Whole Berry 750ml – Cabernet Sauvignon
In order to achieve a luscious, juicy wine, we try to have as little intervention in the cellar as possible. Simply de-stemmed, the whole, uncrushed bunches are transported using only a gravity flow system. Whole berry maceration is followed by fermentation with natural yeasts, racking and one year’s maturation in oak barrels. The result is a velvety wine with softer tannins and classical varietal characteristics. This traditional wine is unfiltered and unfined, which may deposit sediment and might require decanting.
Méthode Ancienne 2013 750ml – Cabernet Sauvignon
Thirty five years ago we cleared a 2,8ha triangle of land previously ignored, because it was not “good” enough. Too rocky and nearly too steep, infested with thorns, with the odd abandoned ox wagon under some trees. It was Cabernet Sauvignon and our thirst for it that drove us to this forsaken place.
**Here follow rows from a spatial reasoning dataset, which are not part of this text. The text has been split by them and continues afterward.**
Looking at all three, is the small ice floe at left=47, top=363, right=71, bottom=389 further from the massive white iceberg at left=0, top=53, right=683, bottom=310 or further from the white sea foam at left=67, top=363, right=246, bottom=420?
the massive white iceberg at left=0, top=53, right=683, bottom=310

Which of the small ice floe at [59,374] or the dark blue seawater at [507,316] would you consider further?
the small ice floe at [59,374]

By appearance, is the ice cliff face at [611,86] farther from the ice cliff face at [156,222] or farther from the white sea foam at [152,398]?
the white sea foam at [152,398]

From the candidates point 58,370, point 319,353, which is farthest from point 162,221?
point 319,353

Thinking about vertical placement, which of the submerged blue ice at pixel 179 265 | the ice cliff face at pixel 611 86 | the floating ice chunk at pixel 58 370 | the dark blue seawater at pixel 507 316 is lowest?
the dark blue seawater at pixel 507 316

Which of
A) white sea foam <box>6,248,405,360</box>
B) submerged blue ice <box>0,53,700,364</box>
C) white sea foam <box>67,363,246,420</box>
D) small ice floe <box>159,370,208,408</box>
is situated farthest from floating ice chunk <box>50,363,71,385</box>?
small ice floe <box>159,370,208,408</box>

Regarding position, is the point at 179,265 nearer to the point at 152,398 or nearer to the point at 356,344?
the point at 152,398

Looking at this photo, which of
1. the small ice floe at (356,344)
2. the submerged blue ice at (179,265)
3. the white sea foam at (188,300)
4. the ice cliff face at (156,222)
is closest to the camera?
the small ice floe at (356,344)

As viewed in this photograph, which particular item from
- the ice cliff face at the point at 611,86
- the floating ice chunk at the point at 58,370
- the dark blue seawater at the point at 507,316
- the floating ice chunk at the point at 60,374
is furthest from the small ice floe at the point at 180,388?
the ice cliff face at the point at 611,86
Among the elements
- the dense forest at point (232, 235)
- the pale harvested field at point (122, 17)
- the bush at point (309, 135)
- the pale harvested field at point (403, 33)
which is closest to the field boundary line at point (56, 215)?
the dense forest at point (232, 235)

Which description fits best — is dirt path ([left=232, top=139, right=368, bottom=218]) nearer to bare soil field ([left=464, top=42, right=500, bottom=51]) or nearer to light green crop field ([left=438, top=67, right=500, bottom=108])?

Our vines did grow, struggling at first – virtually no soil, roots had to creep past rocks; they took much longer to bear than others, but eventually did. The miracle was in the fruit. Tiny berries – intense in colour and flavour, this meagre crop was vinified in the traditional way. No crushing of berries, no yeast but that from their skins, no fining- additives and no filters. Wine made by itself, kept for two years in the best new French-oak barrels, fit for this wonder.
Finally we could bottle, but the agony was not yet over. After three more years’ wait for maturation in bottles we reluctantly released the first Méthode Ancienne Cabernet Sauvignon 1998 vintage. So long had we lived with this wine, that to trade it for money was painful. It was a piece of our history, our passion, labour and luck we were selling. It is our finest expression of Cabernet Sauvignon, and the best we can do. Will age for another 15-20 years.
Methode Ancienne 1997 – Cabernet Sauvignon
Over 20 years ago, our red wine was made with commercial yeast, and crushed grapes. In 1997, on our path towards how the way we make our red wines today, we made what is now known as Méthode Ancienne Cabernet Sauvignon using, for the first time, native yeast , yet still crushed the berries before fermentation.
This wine, with the additional extraction from the crushed berries, took much longer to mature and for the hard edges to soften. Even after two years in new French oak, and four years of further bottle maturation, it was still too closed and the tannin structure too tight to be released.
Wine is made using trial and error, so from the 1998 vintage onwards we fermented the Méthode Ancienne Cabernet using native yeast and whole berry maceration (uncrushed), creating softer tannins and wines that would reach maturity sooner than those made with crushed grapes.
Finally, the 1997 vintage of the Méthode Ancienne Cabernet Sauvignon, almost forgotten in the back of our cellar, has been deemed ready to be shared with the world.